07/07/2007 - ore 14:08

Se è vero che per praticare bene il Tiro a Volo bisogna non lavorare ed avere soldi da spendere, chi meglio dei pensionati benestanti può dedicarsi al nostro amato sport?
Infatti sono sempre più frequenti in pedana coloro i quali –dopo una vita di onesto e proficuo lavoro, fatta la debita fortuna- decidono improvvisamente (e spesso per caso) di cimentarsi nelle varie discipline trascorrendo sui Campi del Regno le loro domeniche, magari accompagnati dalla signora, dal cane al guinzaglio e –perché no- anche dal nipotino. Quindi, paradossalmente, la “linfa nuova” al mondo del Tiro viene non dagli adolescenti (sovente impegnati in altre attività ludiche ben più stimolanti), bensì dagli ultrasessantenni dotati, appunto, di tempo e soldi, che si prefiggono di diventare Tiratori, senza aver mai preso in mano prima un fucile in vita loro.

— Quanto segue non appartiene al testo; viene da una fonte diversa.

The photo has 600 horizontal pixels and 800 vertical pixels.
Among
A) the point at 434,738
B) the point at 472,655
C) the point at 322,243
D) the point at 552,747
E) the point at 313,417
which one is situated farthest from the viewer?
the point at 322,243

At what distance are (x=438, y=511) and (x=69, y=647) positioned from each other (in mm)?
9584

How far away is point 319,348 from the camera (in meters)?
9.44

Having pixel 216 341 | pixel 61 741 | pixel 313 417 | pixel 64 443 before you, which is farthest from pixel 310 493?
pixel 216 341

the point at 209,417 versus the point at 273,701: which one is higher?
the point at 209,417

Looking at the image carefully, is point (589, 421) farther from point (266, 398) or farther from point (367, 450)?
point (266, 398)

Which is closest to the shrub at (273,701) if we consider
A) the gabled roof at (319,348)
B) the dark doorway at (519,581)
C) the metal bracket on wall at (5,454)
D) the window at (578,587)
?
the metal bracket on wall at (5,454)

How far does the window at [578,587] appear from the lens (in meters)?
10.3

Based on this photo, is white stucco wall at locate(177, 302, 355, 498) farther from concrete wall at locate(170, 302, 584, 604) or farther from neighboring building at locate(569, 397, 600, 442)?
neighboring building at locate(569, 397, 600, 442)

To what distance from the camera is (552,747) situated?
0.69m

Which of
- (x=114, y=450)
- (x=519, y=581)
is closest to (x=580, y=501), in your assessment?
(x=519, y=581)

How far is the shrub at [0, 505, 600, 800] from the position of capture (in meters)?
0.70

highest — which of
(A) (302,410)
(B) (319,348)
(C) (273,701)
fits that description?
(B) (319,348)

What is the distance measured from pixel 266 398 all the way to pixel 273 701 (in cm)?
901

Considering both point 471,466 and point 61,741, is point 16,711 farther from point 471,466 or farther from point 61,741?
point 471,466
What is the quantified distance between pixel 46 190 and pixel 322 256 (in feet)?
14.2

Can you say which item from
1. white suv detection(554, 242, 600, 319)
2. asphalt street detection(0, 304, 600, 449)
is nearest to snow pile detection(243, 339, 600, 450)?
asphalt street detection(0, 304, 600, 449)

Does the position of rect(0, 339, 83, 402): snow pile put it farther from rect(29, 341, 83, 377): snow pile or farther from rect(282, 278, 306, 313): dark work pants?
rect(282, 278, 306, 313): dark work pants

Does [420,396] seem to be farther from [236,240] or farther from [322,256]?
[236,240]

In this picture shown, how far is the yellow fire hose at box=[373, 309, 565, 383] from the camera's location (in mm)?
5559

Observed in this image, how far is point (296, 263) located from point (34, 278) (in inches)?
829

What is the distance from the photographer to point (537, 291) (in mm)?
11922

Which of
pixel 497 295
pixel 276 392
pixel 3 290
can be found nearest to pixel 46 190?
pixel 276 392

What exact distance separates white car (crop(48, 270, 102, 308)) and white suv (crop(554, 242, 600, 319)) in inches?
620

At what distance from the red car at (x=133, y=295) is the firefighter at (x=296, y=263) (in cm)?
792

Si tratta quasi sempre di persone timide e garbatissime, timorose di mostrare agli altri le loro inevitabili difficoltà tecniche ed attente a tutto ciò che gli “esperti” fanno e dicono.
Per i gestori degli impianti, meno male che ci sono loro! Infatti arrivano presto la domenica mattina e si mettono a fare serie di prova una dietro l’altra, comprano le cartucce all’armeria del Campo (e non se le portano da casa, come fanno quasi tutti i “giovani”), consumano colazioni al bar e pranzano al ristorante della “club-house”, insieme a familiari ed amici, per poi ricominciare a sparare dopo un pisolino sulle sdraio dell’impianto.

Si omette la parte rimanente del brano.